Por: Rafael Cheuquelaf | Publicado: 25.12.2022
TTP-11: ¿una llave o un candado en nuestra puerta? |
Bajo la idea de “integrarnos al mundo”, se nos integró también a un esquema de mundo post Guerra Fría. Uno en donde el poder de las multinacionales no debe tener límites y el desarrollo de los países como el nuestro se apoya en la inversión extranjera y las concesiones. Y ese orden necesita ser asegurado frente a cualquier cambio impulsado desde la sociedad y que pueda constituirse en una amenaza.

Hace unas semanas el Senado aprobó por mayoría el TPP-11, un tratado que ha sido motivo de controversia y que, más que un tema de carácter técnico y económico, se ha constituido en materia de debate político. Con el reciente resultado desfavorable a la propuesta de nueva Constitución, el TPP-11 y todo lo que está en torno a él parece ser un nuevo motivo para discutir sobre el tipo de país en el que queremos vivir. Algunos dicen que nuevamente las fake news tomaron el lugar de la verdad objetiva sobre los documentos en cuestión. Otros, que efectivamente el TTP-11 pone una especie de candado sobre el destino que nos queramos dar como país.

_DATOS MOSTRADOS_:
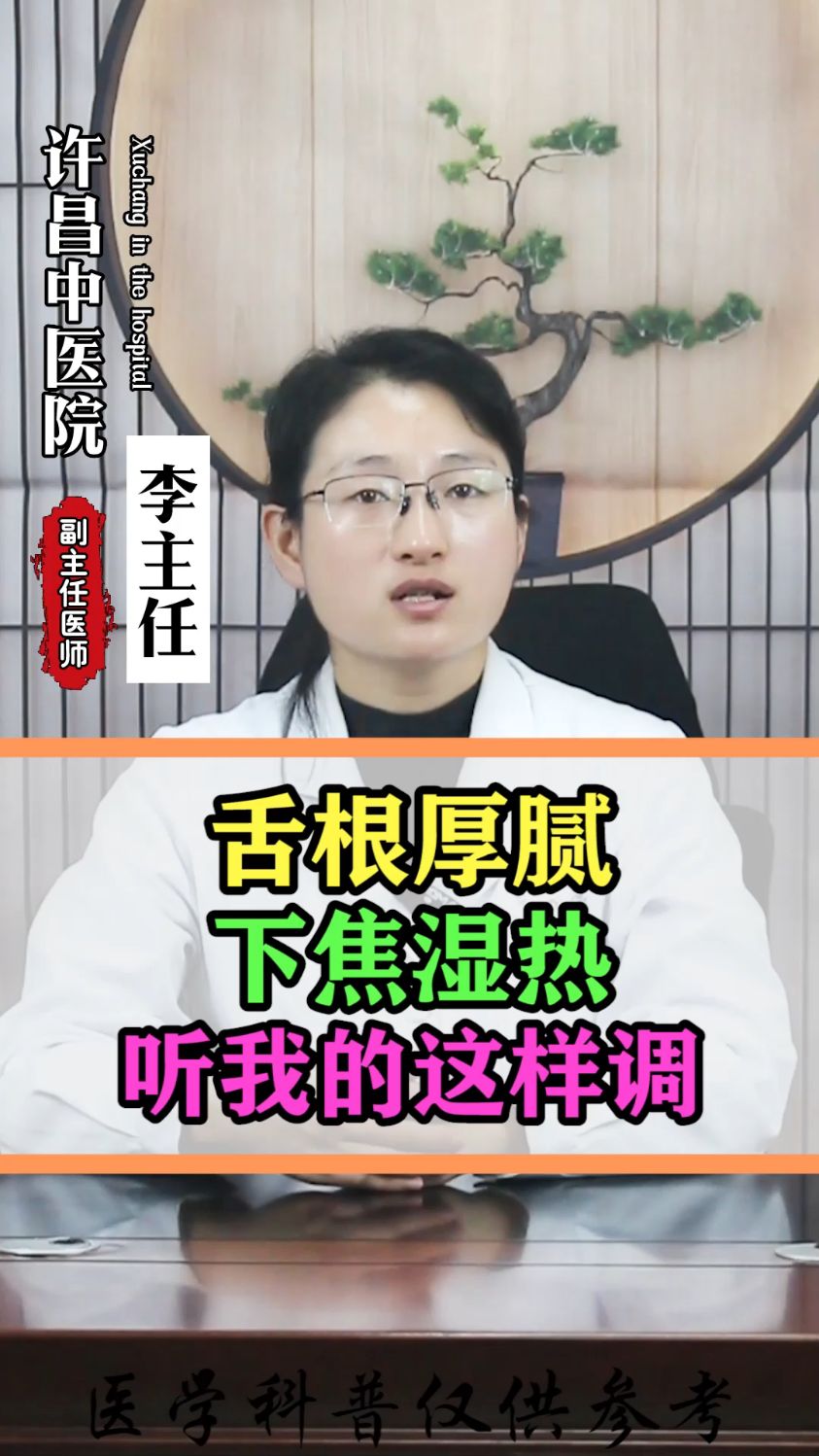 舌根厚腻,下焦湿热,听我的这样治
* * *
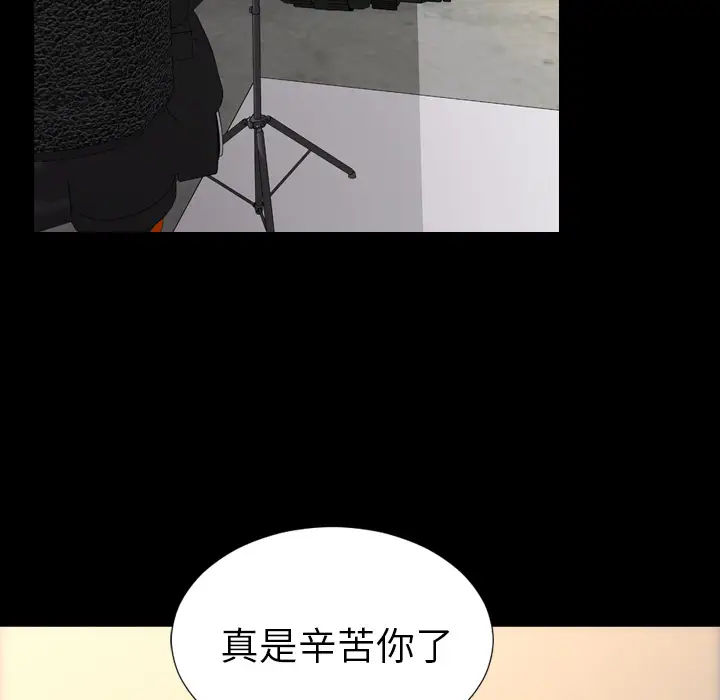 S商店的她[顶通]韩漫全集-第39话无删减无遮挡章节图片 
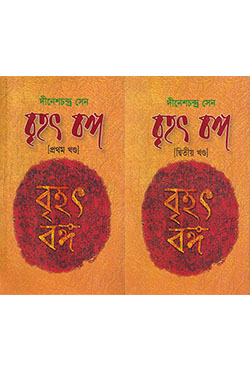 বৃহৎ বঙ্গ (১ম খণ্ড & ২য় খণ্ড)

_QUÉ SE PIDE_: Escribe de nuevo, completo y sin ningún cambio, el texto sobre el tratado. Las entradas no hacen falta para nada.

_TU RESPUESTA_:
Por: Rafael Cheuquelaf | Publicado: 25.12.2022
TTP-11: ¿una llave o un candado en nuestra puerta? |
Bajo la idea de “integrarnos al mundo”, se nos integró también a un esquema de mundo post Guerra Fría. Uno en donde el poder de las multinacionales no debe tener límites y el desarrollo de los países como el nuestro se apoya en la inversión extranjera y las concesiones. Y ese orden necesita ser asegurado frente a cualquier cambio impulsado desde la sociedad y que pueda constituirse en una amenaza.

Hace unas semanas el Senado aprobó por mayoría el TPP-11, un tratado que ha sido motivo de controversia y que, más que un tema de carácter técnico y económico, se ha constituido en materia de debate político. Con el reciente resultado desfavorable a la propuesta de nueva Constitución, el TPP-11 y todo lo que está en torno a él parece ser un nuevo motivo para discutir sobre el tipo de país en el que queremos vivir. Algunos dicen que nuevamente las fake news tomaron el lugar de la verdad objetiva sobre los documentos en cuestión. Otros, que efectivamente el TTP-11 pone una especie de candado sobre el destino que nos queramos dar como país.